* _What this task involves_
Your answer should repeat every line of the records below in which the word "wildebeest" appears.

===== Available data

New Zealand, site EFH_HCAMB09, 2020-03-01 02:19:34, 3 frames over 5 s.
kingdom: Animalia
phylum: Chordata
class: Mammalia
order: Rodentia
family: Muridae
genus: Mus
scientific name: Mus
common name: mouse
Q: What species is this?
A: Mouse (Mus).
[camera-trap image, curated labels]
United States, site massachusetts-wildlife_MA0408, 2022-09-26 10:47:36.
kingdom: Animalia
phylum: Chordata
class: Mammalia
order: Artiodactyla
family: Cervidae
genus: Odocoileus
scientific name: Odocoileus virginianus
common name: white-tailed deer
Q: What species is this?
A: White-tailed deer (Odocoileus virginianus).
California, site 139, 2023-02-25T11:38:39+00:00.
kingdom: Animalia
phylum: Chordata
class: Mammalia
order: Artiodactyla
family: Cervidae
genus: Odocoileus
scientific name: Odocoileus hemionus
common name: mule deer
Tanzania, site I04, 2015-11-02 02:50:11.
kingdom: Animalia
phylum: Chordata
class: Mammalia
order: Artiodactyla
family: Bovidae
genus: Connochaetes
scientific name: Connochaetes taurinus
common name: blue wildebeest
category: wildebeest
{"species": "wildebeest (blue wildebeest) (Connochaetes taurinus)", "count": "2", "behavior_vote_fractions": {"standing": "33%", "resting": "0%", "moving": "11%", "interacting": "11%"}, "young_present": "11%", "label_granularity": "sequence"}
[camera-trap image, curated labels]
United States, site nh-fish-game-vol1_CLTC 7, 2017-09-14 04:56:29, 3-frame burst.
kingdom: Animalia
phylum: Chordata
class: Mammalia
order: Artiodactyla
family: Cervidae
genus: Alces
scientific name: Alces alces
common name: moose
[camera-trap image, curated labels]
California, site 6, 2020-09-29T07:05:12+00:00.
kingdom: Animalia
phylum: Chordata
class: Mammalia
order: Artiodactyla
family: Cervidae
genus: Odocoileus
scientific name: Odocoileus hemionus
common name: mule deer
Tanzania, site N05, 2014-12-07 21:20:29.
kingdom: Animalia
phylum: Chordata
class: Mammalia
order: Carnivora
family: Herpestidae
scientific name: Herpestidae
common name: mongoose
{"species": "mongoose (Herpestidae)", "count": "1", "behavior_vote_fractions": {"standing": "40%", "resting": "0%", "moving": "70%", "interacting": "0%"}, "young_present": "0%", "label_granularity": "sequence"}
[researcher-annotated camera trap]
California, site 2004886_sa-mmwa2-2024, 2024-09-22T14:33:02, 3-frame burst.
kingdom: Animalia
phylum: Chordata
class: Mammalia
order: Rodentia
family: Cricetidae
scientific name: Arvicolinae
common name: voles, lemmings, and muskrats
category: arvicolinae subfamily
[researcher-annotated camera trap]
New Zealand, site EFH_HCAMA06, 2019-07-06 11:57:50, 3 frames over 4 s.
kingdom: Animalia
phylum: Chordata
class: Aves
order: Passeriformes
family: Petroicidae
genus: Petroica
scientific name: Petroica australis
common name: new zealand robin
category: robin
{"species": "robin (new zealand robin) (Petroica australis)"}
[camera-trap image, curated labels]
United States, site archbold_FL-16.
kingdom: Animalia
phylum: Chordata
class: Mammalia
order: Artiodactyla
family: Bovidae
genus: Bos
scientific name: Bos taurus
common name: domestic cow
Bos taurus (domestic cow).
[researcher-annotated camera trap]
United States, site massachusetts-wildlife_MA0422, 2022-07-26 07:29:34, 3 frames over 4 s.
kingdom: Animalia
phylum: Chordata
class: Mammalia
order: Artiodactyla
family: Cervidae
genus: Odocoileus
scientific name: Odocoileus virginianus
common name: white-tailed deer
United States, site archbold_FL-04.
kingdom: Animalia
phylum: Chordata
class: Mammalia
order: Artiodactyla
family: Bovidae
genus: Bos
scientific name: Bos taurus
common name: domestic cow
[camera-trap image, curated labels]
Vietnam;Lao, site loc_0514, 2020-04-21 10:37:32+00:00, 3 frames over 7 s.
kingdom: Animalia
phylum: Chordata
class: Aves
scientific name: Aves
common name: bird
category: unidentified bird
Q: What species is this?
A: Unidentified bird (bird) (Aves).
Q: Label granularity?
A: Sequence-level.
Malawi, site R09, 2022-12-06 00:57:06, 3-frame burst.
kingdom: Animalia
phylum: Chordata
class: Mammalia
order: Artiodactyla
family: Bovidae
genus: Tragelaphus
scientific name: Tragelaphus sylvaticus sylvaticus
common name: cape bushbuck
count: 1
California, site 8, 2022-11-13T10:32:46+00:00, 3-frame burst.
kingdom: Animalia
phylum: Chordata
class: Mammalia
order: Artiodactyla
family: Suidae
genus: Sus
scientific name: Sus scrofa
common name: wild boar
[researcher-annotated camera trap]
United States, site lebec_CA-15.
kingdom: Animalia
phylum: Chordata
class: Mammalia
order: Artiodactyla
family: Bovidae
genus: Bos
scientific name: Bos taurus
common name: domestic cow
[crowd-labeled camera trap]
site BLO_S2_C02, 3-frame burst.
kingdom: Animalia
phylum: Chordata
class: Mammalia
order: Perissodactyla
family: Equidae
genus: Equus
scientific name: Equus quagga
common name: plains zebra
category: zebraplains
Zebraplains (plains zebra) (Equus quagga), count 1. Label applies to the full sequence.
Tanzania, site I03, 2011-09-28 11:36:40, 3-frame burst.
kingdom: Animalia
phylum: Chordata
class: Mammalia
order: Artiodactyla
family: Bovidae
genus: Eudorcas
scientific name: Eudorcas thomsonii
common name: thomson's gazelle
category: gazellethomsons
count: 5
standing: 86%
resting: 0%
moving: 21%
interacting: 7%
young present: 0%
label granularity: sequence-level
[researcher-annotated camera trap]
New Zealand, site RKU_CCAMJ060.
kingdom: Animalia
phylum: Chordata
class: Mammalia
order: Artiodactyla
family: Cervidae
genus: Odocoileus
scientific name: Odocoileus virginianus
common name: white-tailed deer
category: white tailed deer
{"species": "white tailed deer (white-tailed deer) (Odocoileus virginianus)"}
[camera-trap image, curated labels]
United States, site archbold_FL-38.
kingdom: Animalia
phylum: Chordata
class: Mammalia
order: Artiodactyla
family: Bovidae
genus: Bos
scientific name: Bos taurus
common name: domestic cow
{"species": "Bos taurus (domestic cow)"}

==========

* _Answer to this task_
common name: blue wildebeest
category: wildebeest
{"species": "wildebeest (blue wildebeest) (Connochaetes taurinus)", "count": "2", "behavior_vote_fractions": {"standing": "33%", "resting": "0%", "moving": "11%", "interacting": "11%"}, "young_present": "11%", "label_granularity": "sequence"}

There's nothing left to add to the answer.